Even later staan we bij de caravanzaak en terwijl Jaap een medewerker zoekt, vraagt Ruben:’ Mam, mogen wij even in de caravans daar buiten kijken?’ Ik zie een heleboel caravans met de deuren uitnodigend open staan, dus ik denk dat het geen probleem zal zijn wanneer wij even naar binnen gluren. Eigenlijk ben ik zelf ook wel nieuwsgierig hoe zo’n ontzettend lange Noorse Kabe er van binnen uit ziet.
Voorzichtig lopen we bij de eerste naar binnen. ‘Wow, mamma. Moet je kijken, deze is mooi!’ Tjonge, hij is inderdaad ontzettend mooi en vooral dúúr: ik durf bijna niet met mijn schoenen aan naar binnen te gaan! ‘Kijk mam, een driepersoonsstapelbed! Met gordijntjes rondom elk bed! Dan kan Jacco voortaan ook mee op vakantie.’ Zijn ogen beginnen te glimmen, wanneer hij verder gaat: ‘Hij kan hier beneden slapen met de camera, zodat jullie hem in de gaten kunnen houden.’ Ook Hanna ziet het helemaal zitten. Enthousiast gaat zij verder: ‘Ja en dan ga ik boven en Ruben in het midden!’ Waarop Ruben op zijn beurt weer reageert: ‘Nee Hanna, ik wil bovenaan!’

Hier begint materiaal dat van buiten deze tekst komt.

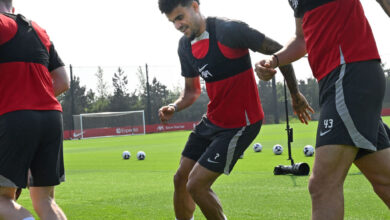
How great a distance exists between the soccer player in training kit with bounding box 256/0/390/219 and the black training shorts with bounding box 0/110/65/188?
1.45m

Terwijl Hanna en Ruben aan het kibbelen zijn over wie er boven gaat slapen, slik ik mijn emoties weg. ‘Wat lief dat jullie ook aan Jacco denken. Willen jullie dan dat Jacco mee gaat op vakantie?’ Even is het stil en dan zegt Ruben verdrietig:: ‘ Ja, want ik mis Jacco best wel.’ Hanna valt hem in de reden en zegt heel serieus:’ Ja, want het is best zielig dat hij niet mee kan omdat hij epilèpsie heeft.’ Waarop Ruben weer snel reageert: ‘Dus mam, gaan we deze kopen?’ Hij ziet het helemaal zitten! Ik heb echter zo mijn bedenkingen: bij het naar binnen lopen heb ik namelijk het prijskaartje zien hangen…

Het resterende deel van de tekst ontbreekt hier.